Today, October 21st, is the one year anniversary of my marriage to Jessica Munch Kessler, the most miraculous human I know.
Leading up to such an august occasion I’ve had a great many thoughts, often some variant of “Um, what day is it again?” Because I can’t for the life of me believe it’s already been a year when it seems like yesterday we were taking smoochy wedding photos with glorious New York fall colors behind us, laughing uproariously with our family and closest friends, and maybe almost crying a little bit because holy F we just pulled off a wedding in a town across the country where literally none of us live and can we just have a break now please?
Of course, thinking about the first anniversary also means thinking about gifts: a tradition with a lovingly competitive undercurrent at which she will inevitably top me. I know this not only because she has marvelous taste and a sixth sense for infusing even the most mundane moments with delight. But also because of the marvelous gift she gave me not even a month into our relationship.

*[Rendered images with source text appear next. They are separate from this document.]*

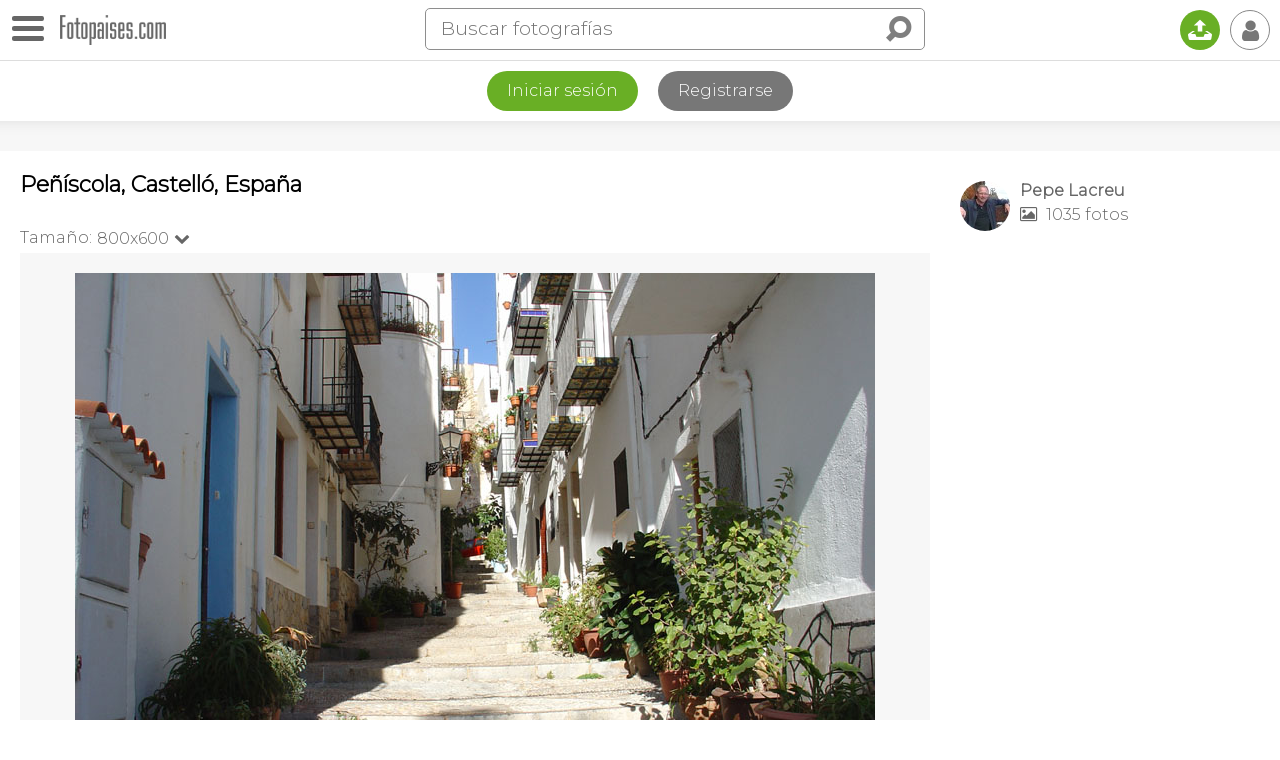

--- FILE ---
content_type: text/html; charset=utf-8
request_url: https://www.google.com/recaptcha/api2/aframe
body_size: 264
content:
<!DOCTYPE HTML><html><head><meta http-equiv="content-type" content="text/html; charset=UTF-8"></head><body><script nonce="tEWernbs_8e0T63DK41Weg">/** Anti-fraud and anti-abuse applications only. See google.com/recaptcha */ try{var clients={'sodar':'https://pagead2.googlesyndication.com/pagead/sodar?'};window.addEventListener("message",function(a){try{if(a.source===window.parent){var b=JSON.parse(a.data);var c=clients[b['id']];if(c){var d=document.createElement('img');d.src=c+b['params']+'&rc='+(localStorage.getItem("rc::a")?sessionStorage.getItem("rc::b"):"");window.document.body.appendChild(d);sessionStorage.setItem("rc::e",parseInt(sessionStorage.getItem("rc::e")||0)+1);localStorage.setItem("rc::h",'1769914839432');}}}catch(b){}});window.parent.postMessage("_grecaptcha_ready", "*");}catch(b){}</script></body></html>

--- FILE ---
content_type: application/javascript; charset=utf-8
request_url: https://fundingchoicesmessages.google.com/f/AGSKWxUCTrYvoUv7HO6RKSrTck9U6mNtBx9sMyTqOcbRsgnNwa4rrXunBGjHL1SyvOe8ddTCmB3-FLS5IQaROn_w_4RTBIryvqztFS8g-ccb2DVEYbOWfB0jpVnnvCtFpDelZHYpMlSGcw2oGzhJ-wmJKD-s-flKICQFrBvBNGJYvAVSPgznAfI-dyn7QHg0/_/secureads./150x200-/zxy?/iframe_chitika_/js.ng/pagepos=
body_size: -1288
content:
window['3e33eed4-3482-4f7b-8f3b-51efeff665df'] = true;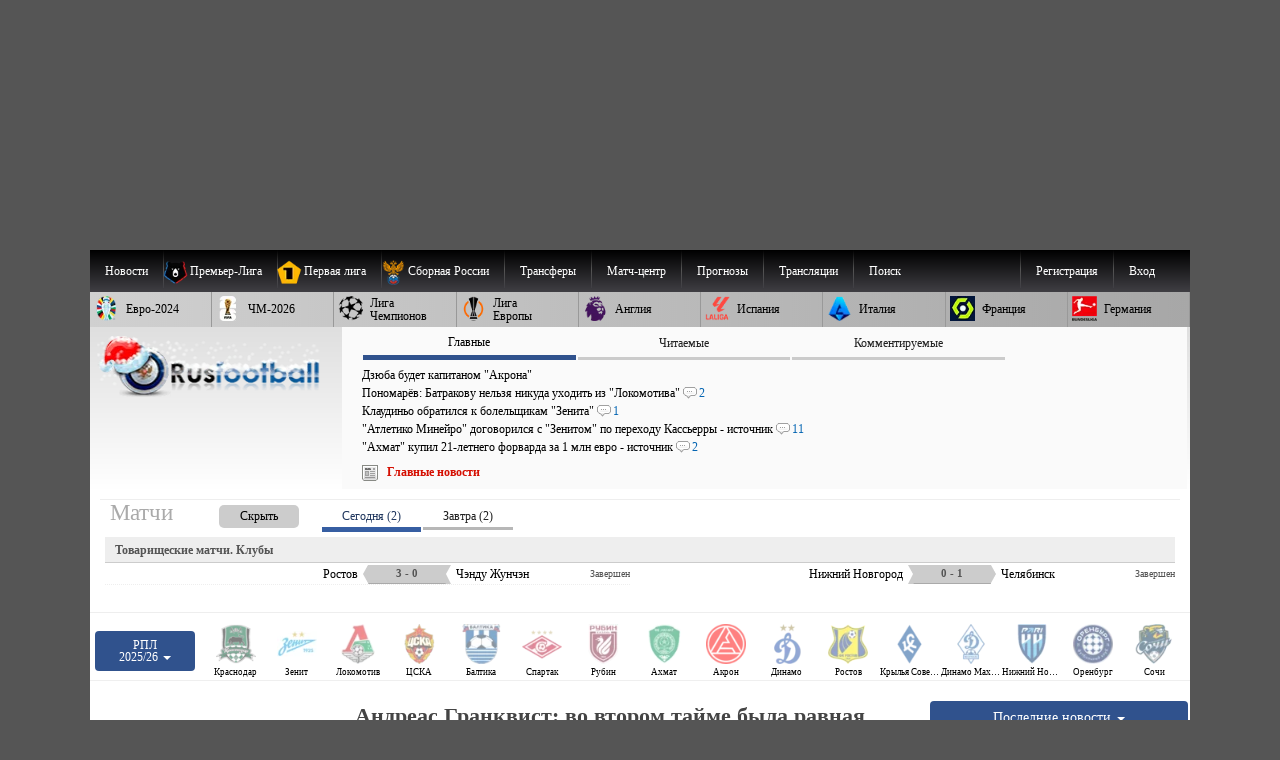

--- FILE ---
content_type: application/javascript; charset=utf-8
request_url: https://catsnetwork.ru/core/code.js?pid=9697&rid=496573&rl=&ll=https%3A//www.rusfootball.info/euro2016/1146363055-andreas-grankvist-vo-vtorom-tayme-byla-ravnaya-igra-no-italyancy-zabili-v-koncovke.html&ow=1280&oh=720&sw=1280&sh=720&pd=24
body_size: 1567
content:
(function(w, placeId, a){
	var a_empty = true
	for(var prop in a) {
		if(a.hasOwnProperty(prop)) {
			a_empty = false;
			break;
		}
	}
	if (a_empty)
		return;

	if (typeof a.stub == 'undefined' || a.stub == '')
		return;

	if (a.stub_type == 'javascript') {
		eval(a.stub);
		return;
	}

	var ct = w.document.body; //getElementById('_mt_ot_container_' + placeId)
	if (! ct)
		return;

	if (a.stub_type == 'html') {
var existingStub2 = w.document.getElementById('_mt_stub_' + placeId);
if(existingStub2){
    return;
}
		function scriptsExec(node) {
			if (node.tagName === 'SCRIPT') {
				var script  = document.createElement("script");
				script.text = node.innerHTML;

				var i = -1, attrs = node.attributes, attr;
				while (++i < attrs.length) {                                    
					script.setAttribute((attr = attrs[i]).name, attr.value);
				}

				try { node.parentNode.replaceChild(script, node); } catch(e) {}
			}
			else {
				var i = -1, children = node.childNodes;
				while (++i < children.length) {
					scriptsExec(children[i]);
				}
			}
		}

		var f = document.createElement('div');
		f.id = '_mt_stub_' + placeId;
		f.innerHTML = a.stub;
		scriptsExec(f);
		try { ct.appendChild(f); } catch(e) {}

		return;
	}

	//ct.style.margin = '0'
	//ct.style.padding = '0'
	//ct.style.marginLeft = 'auto'
	//ct.style.marginRight = 'auto'

	var f = document.createElement('iframe')
	ct.appendChild(f)

	f.frameBorder = '0'
	f.scrolling = 'no'
	f.horizontalscrolling = 'no'
	f.verticalscrolling = 'no'

	f.height = "0"; //a.channel_height
	f.width = "0"; //a.channel_width
	f.marginHeight = '0'
	f.marginWidth = '0'
	f.padding = '0'
	f.marginLeft = 'auto'
	f.marginRight = 'auto'

	f.style.width = '0px';
	f.style.opacity = '0';
	f.style.width = '0px';
	f.style.height = '0px';
	f.style.position = 'absolute';
	f.style.left = '100%';
	f.style.bottom = '100%';
	f.style.border = '0px';

	this.setIframeContent = function(f, c) {
		var doc;
		if (f.contentDocument) // FF Chrome
		  doc = f.contentDocument;
		else if ( f.contentWindow ) // IE
		  doc = f.contentWindow.document;
		
		doc.open()
		doc.write('<html><head><title>Advertisement</title></head><body style="margin:0; padding:0; overflow:hidden;">')
		doc.write(c)
		doc.write('</body></html>')
		doc.close()
	}

	this.setIframeContent(f, a.stub);

})(window, 9697, {
	'stub':'',
	'stub_type':'html',
	'channel_height':'0',
	'channel_width':'0'
});


(() => {
	(fetch('https://x01.aidata.io/0.gif?pid=8013096&id=VUGpf6LWsXZtvkP', { method:'GET', keepalive:true, credentials:'include' }));
	(fetch('https://catsnetwork.ru/c/m_notice.gif?s=24&e=10850400&cc=10850424', { method:'GET', keepalive:true, credentials:'include' }));
})();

Three weeks after we met, we were still living across the country from each other - me in Seattle, her in New York. On my first trip out to see her in New York, I decided to extend my stay by a couple days ‘cuz we were having a real good time. But, I didn’t want to deal with the hassle of calling the airlines to change my tickets and tried put it off until the last minute.
“Yeah, I’ll call ‘em in a while” I said. To which she replied “Do you really want to put it off? Why not just do it now?”
Simple, I know. But, honest and right. Putting it off would’ve been dumb - who knows what flights or seats would’ve been available, even later that day? But moreover, without realizing it I had exposed a vulnerability (procrastination, likely ‘cuz I knew the financial consequence of changing my plans would be painful) and she had been straightforward and respectful about how silly delaying the call would’ve been.
And what a gift! What a wonderful thing, to understand in an instant that I could be vulnerable, could potentially do a silly thing, and I know that I’d still be safe with her. It made me feel like I could be honest with her in return. For the first time in ages at that point, I felt the overwhelming relief of not posturing, not trying so damn hard, and truly being myself in a partner’s company.
Three and a half years later, one magical year of it married, 21 weeks of it expecting a baby, her gift keeps on giving. I remain awed, in love, and grateful in its receipt.